One study found a “basic search” for “adult” uncovered a group with 3,334 members openly trading child pornography and soliciting sexual acts from minors. Following that thread led investigators to an even larger network of 103,000 members engaged in similar criminal activity.

Let that sink in: over 100,000 predators operating on a platform marketed to children.

Real Victims, Real Consequences

The lawsuit details heart-wrenching cases. A 15-year-old Nebraska boy was contacted by an adult posing as a 14-year-old in a housing-themed game. That online contact led to an in-person meeting, then sexual assault in the predator’s home.

Federal prosecutors in New York arrested 40-year-old Tony Rodriguez last May for using Roblox to reach minors for sex and possessing child pornography. His victims included girls aged 11 and 13.

Most chilling: the sinister “764” network—a nihilistic child exploitation cult that coerces minors into self-harm and sex acts—has weaponized Roblox for grooming. Last February, a 16-year-old girl committed suicide after a 764 campaign that began on the platform.

Her father used parental monitoring tools and supervised her activity. But he didn’t understand “the extent of Roblox’s social and messaging functionality or the risks it posed to children.”

That’s exactly what Roblox was counting on.

Corporate Doublespeak Won’t Cut It

Roblox’s response? Corporate pablum about how safety is “built at its core” and claiming the lawsuit “fundamentally misrepresents” how the platform works.

They tout filters, age-based settings, and swift action against violators. Yet somehow, over 100,000 predators operated with impunity. Virtual Epstein islands remained accessible to elementary school children. AI systems catastrophically failed, mixing adults and children.

Their words ring hollow against the mountain of evidence.

A National Reckoning

Nebraska isn’t alone. Roblox faces dozens of lawsuits from Texas, Louisiana, Los Angeles County, Florida, Kentucky, and beyond—all making similar allegations about endangered children and deceptive practices.

“Roblox continues to prioritize protection for child predators over our children,” said Alleigh Marré, executive director of American Parents Coalition. “Instead of ensuring kids are safe on its platform, Roblox continues to implement half measures and weak protections for minors.”

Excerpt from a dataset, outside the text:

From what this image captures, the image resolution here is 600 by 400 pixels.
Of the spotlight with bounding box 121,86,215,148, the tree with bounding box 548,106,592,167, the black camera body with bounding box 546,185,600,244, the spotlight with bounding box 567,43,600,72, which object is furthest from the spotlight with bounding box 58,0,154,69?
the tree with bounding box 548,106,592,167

She’s absolutely right. This platform has “unlimited reach and has put countless children in danger.”

The Bottom Line

Hilgers seeks damages and a court injunction stopping Roblox’s “unfair, deceptive, and misleading conduct” in Nebraska. But the implications extend far beyond the Cornhusker State.

Every parent who trusted Roblox’s safety claims deserves answers. Every child exposed to predators and explicit content deserves justice. Every executive who prioritized profits over protection deserves accountability.

Roblox launched in 2004. Its popularity exploded during COVID-19 lockdowns when isolated children flocked online for connection and entertainment. The company exploited that vulnerability, marketing aggressively to preteens while systematically failing to deliver promised protections.

They knew the risks. They concealed the dangers. They cashed the checks.

“This platform has unlimited reach and has put countless children in danger,” Marré concluded. “We will continue to support public officials who are working to protect children and keep parents in the driver’s seat of their children’s lives.”

Attorney General Hilgers is doing exactly what every state’s top law enforcement officer should do: protecting the vulnerable and holding corporate wrongdoers accountable. His lawsuit exposes an ugly truth Big Tech hoped would remain hidden behind colorful avatars and cheerful marketing.

Parents were promised safety. Children deserved protection. Roblox delivered neither.

The question now: will other states follow Nebraska’s lead, or will they let this predator paradise continue operating with impunity?